Talk about rewiring the brain. Psilocybin – a mushroom extract associated with psychedelic experiences – has been going mainstream. Johns Hopkins has been assessing psilocybin’s effects in a controlled environment for decades, and the drug’s effectiveness is now being assessed in depression, anxiety, migraine, cluster headaches, early Alzheimer’s and PTSD.  In 2019, psilocybin received “breakthrough therapy designation” from the FDA – which basically indicates that the FDA will do all it can on its end to support drug trials.

It should be noted that alleviating depression and anxiety may be no small matter for someone with an immune disease, as both are associated with increased pro-inflammatory cytokines.  Psilocybin appears to rewire the brain by temporarily kicking it out of the rut it’s in – and allowing new neural pathways to be formed. Michael Pollan’s book, “How to Change Your Mind: What the New Science of Psychedelics Teaches Us About Consciousness, Dying, Addiction, Depression, and Transcendence“, is a good introduction to this subject.

LDN and Tramadol

LDN cannot be taken with opiates, but Skip Lenz, a pharmacist, (who does not consider tramadol an opiate), reported in “The LDN Book” by Linda Elsegood that he has not found that LDN doses in the range of 50 mg taken 2-3 times a day, cause problems.

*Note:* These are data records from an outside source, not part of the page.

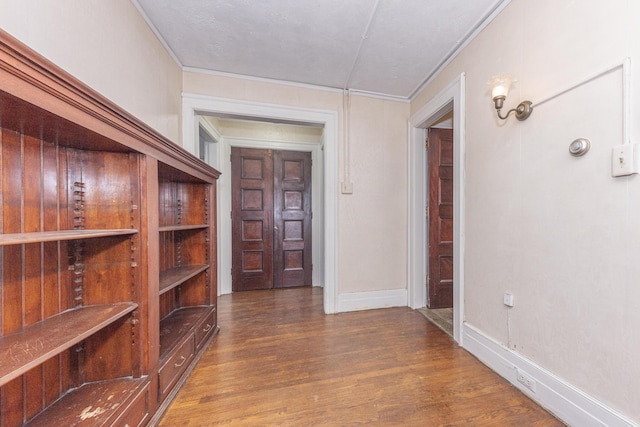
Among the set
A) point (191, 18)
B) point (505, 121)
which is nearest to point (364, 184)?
point (505, 121)

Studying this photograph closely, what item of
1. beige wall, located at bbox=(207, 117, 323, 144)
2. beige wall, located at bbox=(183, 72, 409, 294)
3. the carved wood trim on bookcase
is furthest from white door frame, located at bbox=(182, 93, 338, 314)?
the carved wood trim on bookcase

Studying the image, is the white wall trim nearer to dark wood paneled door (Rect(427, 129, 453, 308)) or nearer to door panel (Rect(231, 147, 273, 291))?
door panel (Rect(231, 147, 273, 291))

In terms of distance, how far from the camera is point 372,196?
2852 millimetres

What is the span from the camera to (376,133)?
2844mm

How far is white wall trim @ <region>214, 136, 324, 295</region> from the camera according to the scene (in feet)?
11.4

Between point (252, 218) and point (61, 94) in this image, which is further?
point (252, 218)

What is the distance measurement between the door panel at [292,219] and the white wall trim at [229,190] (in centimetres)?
9

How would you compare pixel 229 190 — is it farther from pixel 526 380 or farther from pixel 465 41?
pixel 526 380

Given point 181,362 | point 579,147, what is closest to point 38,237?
point 181,362

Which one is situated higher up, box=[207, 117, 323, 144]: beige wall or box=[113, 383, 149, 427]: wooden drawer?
box=[207, 117, 323, 144]: beige wall

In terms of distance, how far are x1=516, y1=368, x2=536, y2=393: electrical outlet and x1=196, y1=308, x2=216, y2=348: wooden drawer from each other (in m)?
2.19

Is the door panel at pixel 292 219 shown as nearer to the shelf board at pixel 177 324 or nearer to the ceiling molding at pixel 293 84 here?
the ceiling molding at pixel 293 84

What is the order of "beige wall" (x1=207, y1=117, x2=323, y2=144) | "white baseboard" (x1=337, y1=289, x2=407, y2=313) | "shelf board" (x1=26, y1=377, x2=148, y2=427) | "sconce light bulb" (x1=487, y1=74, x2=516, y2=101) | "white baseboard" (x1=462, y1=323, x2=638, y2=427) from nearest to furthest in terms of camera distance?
1. "shelf board" (x1=26, y1=377, x2=148, y2=427)
2. "white baseboard" (x1=462, y1=323, x2=638, y2=427)
3. "sconce light bulb" (x1=487, y1=74, x2=516, y2=101)
4. "white baseboard" (x1=337, y1=289, x2=407, y2=313)
5. "beige wall" (x1=207, y1=117, x2=323, y2=144)

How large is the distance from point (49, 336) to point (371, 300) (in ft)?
8.47
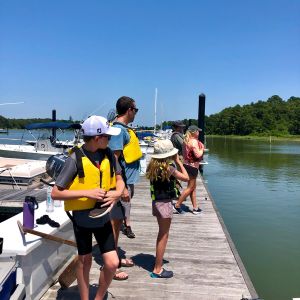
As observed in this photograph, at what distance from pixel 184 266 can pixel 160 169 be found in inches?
53.4

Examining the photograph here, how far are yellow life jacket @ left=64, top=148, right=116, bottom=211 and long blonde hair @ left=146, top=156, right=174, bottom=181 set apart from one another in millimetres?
1025

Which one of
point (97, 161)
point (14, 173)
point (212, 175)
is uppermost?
point (97, 161)

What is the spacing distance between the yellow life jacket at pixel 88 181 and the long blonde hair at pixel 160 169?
3.36 ft

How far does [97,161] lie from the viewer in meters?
2.70

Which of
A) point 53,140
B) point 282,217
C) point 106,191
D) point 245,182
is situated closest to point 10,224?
point 106,191

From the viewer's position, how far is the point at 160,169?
12.2 ft

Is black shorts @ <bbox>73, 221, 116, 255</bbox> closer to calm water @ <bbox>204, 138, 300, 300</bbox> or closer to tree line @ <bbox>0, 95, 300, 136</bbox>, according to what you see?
calm water @ <bbox>204, 138, 300, 300</bbox>

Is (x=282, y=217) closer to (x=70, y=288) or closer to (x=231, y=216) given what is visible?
(x=231, y=216)

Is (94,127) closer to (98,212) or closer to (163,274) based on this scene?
(98,212)

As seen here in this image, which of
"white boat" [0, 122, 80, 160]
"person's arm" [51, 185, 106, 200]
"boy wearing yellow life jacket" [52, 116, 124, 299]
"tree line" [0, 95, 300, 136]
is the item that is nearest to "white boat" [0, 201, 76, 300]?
"boy wearing yellow life jacket" [52, 116, 124, 299]

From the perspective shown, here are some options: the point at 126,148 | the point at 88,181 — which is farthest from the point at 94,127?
the point at 126,148

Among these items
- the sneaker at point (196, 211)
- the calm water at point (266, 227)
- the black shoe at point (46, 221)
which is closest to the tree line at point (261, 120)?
the calm water at point (266, 227)

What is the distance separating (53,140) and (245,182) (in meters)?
9.32

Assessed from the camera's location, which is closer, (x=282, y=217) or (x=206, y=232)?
(x=206, y=232)
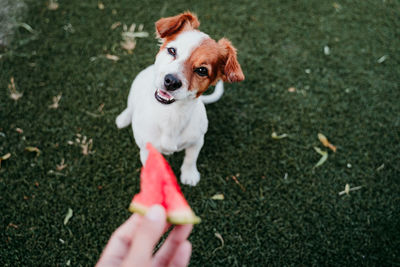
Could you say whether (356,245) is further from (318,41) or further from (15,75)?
(15,75)

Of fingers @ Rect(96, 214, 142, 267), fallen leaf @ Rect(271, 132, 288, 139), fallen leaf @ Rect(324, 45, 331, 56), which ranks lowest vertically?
fallen leaf @ Rect(271, 132, 288, 139)

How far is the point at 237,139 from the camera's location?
386 centimetres

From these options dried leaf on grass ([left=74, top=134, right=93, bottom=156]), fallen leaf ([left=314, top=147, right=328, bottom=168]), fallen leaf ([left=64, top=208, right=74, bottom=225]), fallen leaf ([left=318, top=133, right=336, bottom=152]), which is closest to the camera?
fallen leaf ([left=64, top=208, right=74, bottom=225])

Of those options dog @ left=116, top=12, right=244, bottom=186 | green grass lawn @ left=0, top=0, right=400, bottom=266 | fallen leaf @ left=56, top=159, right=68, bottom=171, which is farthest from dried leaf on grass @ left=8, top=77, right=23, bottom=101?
dog @ left=116, top=12, right=244, bottom=186

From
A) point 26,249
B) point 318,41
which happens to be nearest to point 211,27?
point 318,41

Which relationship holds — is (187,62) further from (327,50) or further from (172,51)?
(327,50)

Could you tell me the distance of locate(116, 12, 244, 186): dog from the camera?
2254 mm

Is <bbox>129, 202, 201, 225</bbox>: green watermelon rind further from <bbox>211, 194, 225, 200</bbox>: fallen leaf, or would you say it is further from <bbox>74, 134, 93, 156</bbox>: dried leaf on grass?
<bbox>74, 134, 93, 156</bbox>: dried leaf on grass

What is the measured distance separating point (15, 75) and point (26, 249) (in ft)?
7.24

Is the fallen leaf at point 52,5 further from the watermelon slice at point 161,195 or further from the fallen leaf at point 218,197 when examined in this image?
the watermelon slice at point 161,195

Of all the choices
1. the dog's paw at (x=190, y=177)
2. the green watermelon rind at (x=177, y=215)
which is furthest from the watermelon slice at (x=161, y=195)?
the dog's paw at (x=190, y=177)

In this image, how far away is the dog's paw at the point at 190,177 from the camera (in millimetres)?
3441

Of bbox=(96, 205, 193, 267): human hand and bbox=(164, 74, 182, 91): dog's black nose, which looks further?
bbox=(164, 74, 182, 91): dog's black nose

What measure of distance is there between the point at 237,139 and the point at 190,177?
2.72 feet
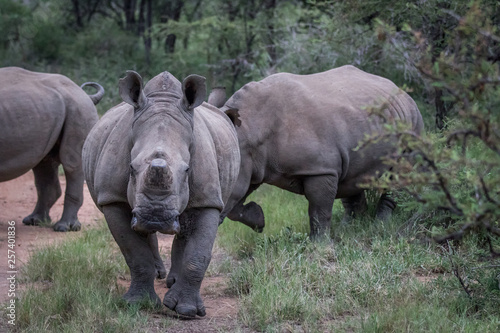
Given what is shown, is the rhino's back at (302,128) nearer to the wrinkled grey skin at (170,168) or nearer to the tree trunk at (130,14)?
the wrinkled grey skin at (170,168)

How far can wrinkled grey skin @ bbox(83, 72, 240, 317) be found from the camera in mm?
4805

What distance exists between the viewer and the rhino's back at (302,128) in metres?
6.87

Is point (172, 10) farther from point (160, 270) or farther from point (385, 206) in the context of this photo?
point (160, 270)

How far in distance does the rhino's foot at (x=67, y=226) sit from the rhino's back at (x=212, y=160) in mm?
3330

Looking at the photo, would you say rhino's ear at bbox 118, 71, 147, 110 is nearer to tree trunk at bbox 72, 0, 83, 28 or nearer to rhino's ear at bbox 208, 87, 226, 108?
rhino's ear at bbox 208, 87, 226, 108

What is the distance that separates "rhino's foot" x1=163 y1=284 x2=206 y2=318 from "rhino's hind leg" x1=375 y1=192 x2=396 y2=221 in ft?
9.71

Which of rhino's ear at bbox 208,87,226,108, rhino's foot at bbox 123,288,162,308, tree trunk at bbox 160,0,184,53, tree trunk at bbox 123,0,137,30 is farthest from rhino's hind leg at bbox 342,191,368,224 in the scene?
tree trunk at bbox 123,0,137,30

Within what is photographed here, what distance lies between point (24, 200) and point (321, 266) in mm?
6291

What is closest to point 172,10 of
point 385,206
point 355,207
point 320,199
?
point 355,207

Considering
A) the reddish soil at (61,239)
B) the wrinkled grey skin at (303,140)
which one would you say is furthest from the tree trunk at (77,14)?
the wrinkled grey skin at (303,140)

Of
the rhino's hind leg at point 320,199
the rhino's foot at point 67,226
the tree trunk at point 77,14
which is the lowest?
the tree trunk at point 77,14

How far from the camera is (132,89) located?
5172mm

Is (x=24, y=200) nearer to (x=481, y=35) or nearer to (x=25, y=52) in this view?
(x=25, y=52)

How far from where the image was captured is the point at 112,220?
5266 millimetres
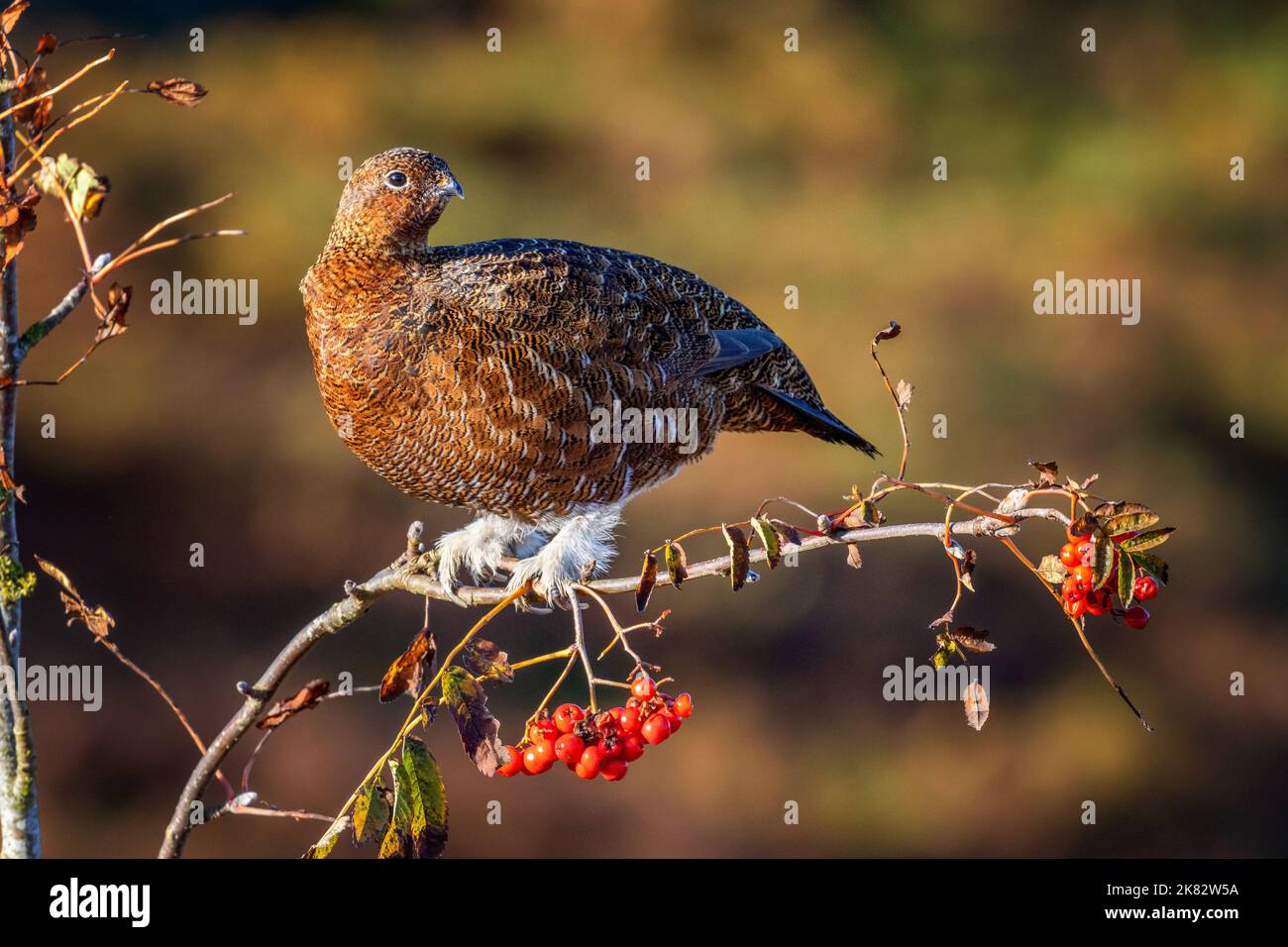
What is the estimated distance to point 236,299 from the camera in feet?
29.9

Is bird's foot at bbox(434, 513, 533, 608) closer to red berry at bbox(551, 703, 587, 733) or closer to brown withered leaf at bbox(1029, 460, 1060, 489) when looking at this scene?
red berry at bbox(551, 703, 587, 733)

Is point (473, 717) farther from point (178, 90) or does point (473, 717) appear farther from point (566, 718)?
point (178, 90)

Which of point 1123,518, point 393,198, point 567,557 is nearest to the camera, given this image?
point 1123,518

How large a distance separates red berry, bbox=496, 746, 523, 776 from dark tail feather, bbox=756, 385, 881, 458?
58.2 inches

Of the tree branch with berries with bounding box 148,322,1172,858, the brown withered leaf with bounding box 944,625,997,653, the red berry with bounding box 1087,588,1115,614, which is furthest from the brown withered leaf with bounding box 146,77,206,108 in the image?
the red berry with bounding box 1087,588,1115,614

Check out Health Rising’s Low Dose Naltrexone Resource Center for more on LDN

Low Dose Naltrexone (LDN) Fibromyalgia and Chronic Fatigue Syndrome Resource Center

Conclusion

With one retrospective trial and three case reports recently hitting the medical journals, ME/CFS has finally got some LDN love. The results were not earth-shattering but they were decent, and will hopefully open the door for bigger, more rigorous studies.

Mixed in them were some real surprises, including one patient who returned to health using a dose few even dream about, and a report from Norway suggesting a different dosing regimen may help those having problems with the drug.

Plus, the case reports suggested that efforts to increase the dose can take six months or more to bear fruit, and patients who need to start very, (very) low can still work themselves up to full doses if they take the time.

The feds are just about the only group able to fund an LDN trial but the NIH, in another disappointing decision, turned down several attempts by Jarred Younger – including one that could potentially have blasted the next, more powerful iteration of LDN into existence.

Next up, Younger – a man clearly determined to turn over every stone possible – wants to assess the effects of several more potential treatments including a cannabis drug and psilocybin – a mushroom derivative and “brain rewirer extraordinaire” which is now being studied in a variety of diseases.